Gas and power prices have “significantly” fallen from last week’s levels, according to Inenco’s Y report.
They are down after they increased by around £5 to £6 per MW for power and five to six pence per therm for gas, with experts suggesting it was due to cold temperatures and higher than seasonal normal demand.
They also forecast oil prices to fall after the failure of the Doha meeting but they still remain “relatively” high.
Stuart Lea, Head of Energy Trading said: “A lot of people bought gas and electricity last week and many trigger levels were breached and this meant that the buying pressure also fed to the price frenzy.
“Even whilst people were busy buying gas and electricity last week, many people speculated that the price increase was a material overreaction to what was only a short term weather forecast issue.”

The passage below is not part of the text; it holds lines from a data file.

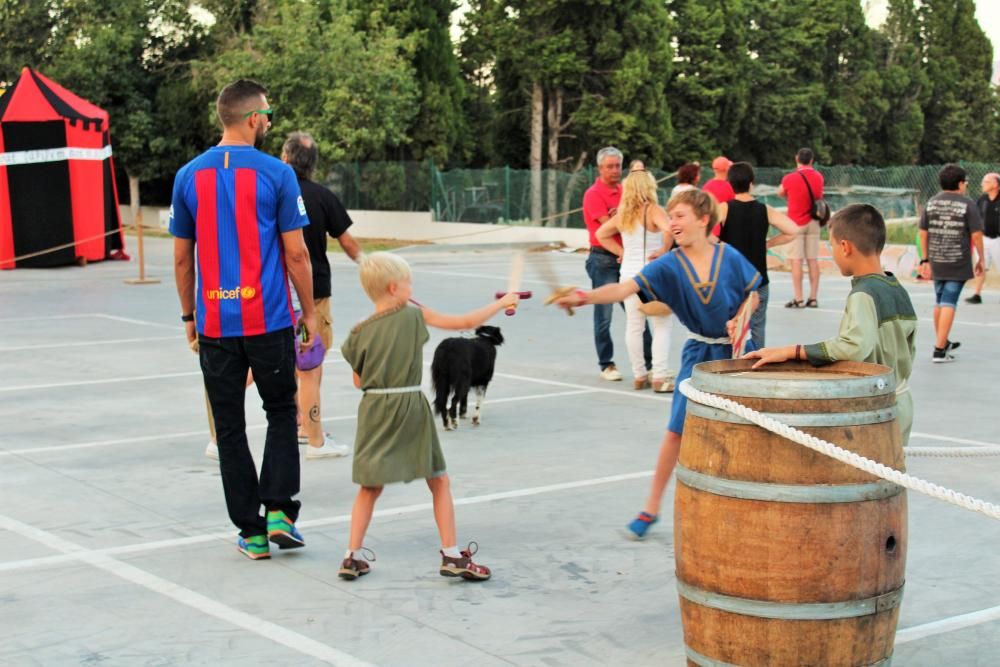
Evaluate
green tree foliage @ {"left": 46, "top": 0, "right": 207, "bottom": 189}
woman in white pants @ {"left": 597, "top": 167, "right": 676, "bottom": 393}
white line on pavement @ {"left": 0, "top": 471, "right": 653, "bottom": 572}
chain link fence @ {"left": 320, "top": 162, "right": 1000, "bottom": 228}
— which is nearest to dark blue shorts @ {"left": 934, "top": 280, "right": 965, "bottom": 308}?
woman in white pants @ {"left": 597, "top": 167, "right": 676, "bottom": 393}

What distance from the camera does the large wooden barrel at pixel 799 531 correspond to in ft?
12.9

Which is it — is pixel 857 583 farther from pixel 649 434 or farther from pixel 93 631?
pixel 649 434

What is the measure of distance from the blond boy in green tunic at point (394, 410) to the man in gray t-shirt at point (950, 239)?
7904mm

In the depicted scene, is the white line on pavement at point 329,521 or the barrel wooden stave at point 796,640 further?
the white line on pavement at point 329,521

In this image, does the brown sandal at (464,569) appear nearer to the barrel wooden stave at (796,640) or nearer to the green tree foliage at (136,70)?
the barrel wooden stave at (796,640)

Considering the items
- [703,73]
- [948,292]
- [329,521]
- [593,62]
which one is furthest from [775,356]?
[703,73]

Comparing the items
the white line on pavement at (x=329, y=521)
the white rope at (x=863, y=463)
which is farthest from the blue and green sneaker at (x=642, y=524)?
the white rope at (x=863, y=463)

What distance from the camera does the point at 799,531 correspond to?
3.92 meters

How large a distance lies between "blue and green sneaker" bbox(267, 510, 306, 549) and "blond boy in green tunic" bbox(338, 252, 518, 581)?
410mm

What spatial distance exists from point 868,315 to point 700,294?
150cm

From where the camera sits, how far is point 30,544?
6078 millimetres

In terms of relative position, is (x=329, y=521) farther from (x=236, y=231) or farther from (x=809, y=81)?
(x=809, y=81)

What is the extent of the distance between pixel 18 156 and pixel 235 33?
1832 cm

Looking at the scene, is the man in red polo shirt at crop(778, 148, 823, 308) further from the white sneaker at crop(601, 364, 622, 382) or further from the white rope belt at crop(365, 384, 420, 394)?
the white rope belt at crop(365, 384, 420, 394)
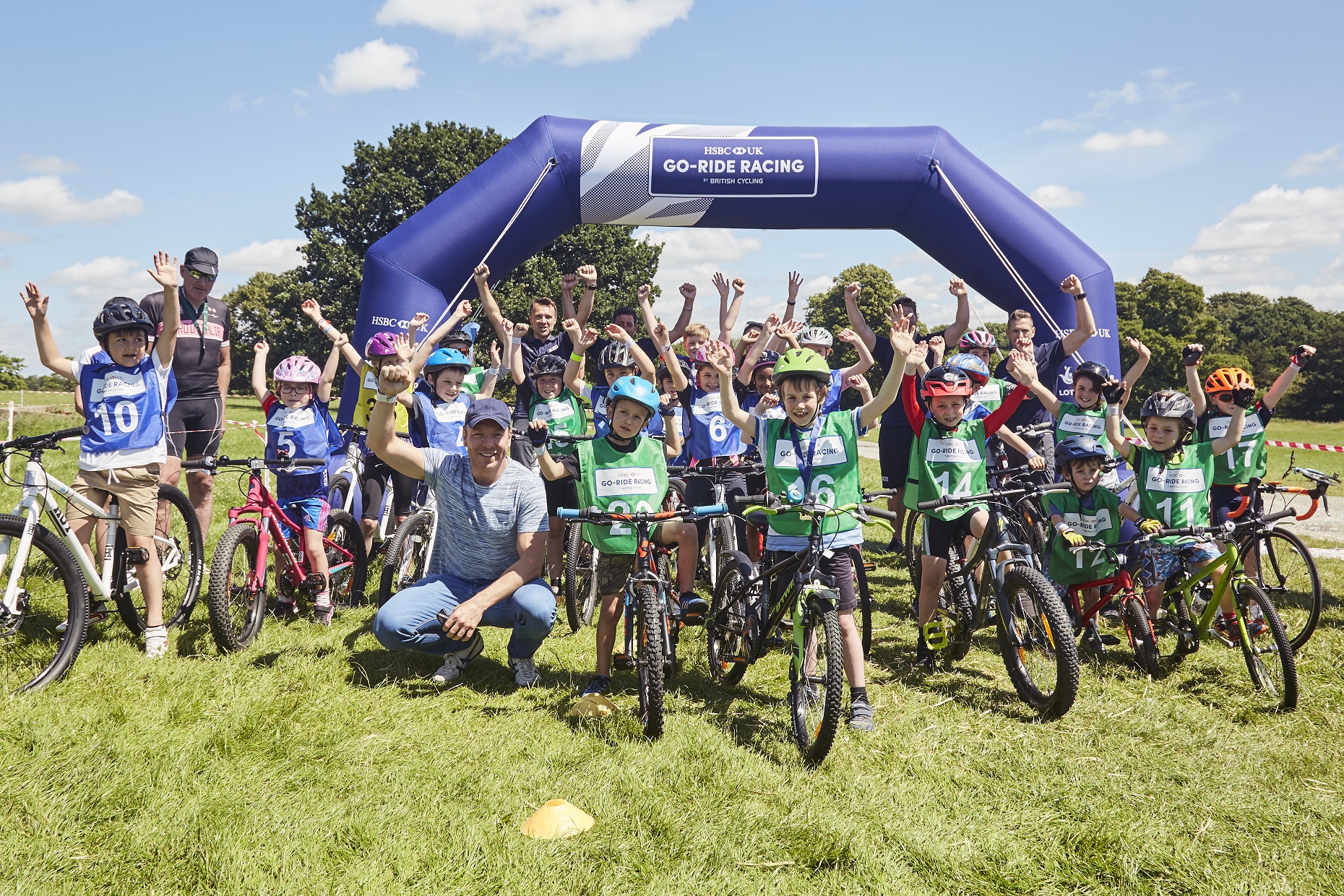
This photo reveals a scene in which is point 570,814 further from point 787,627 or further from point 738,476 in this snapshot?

The fall in prices have been supported by higher temperatures this week which has seen gas demand drop alongside the gas storage facility Rough going offline which means “we can’t inject gas into it”.
On the power system two nuclear plants were back online over the weekend and demand is forecast to fall this week together with higher wind generation.
Mr Lea added: “For those that didn’t buy last week, last week should serve as a bit of a warning to you. Whilst the price outlook does remain good, the unexpected can happen and prices can increase materially without warning and so quick you can’t react to the increase. For this reason you may want to consider at least part-buying your requirements.”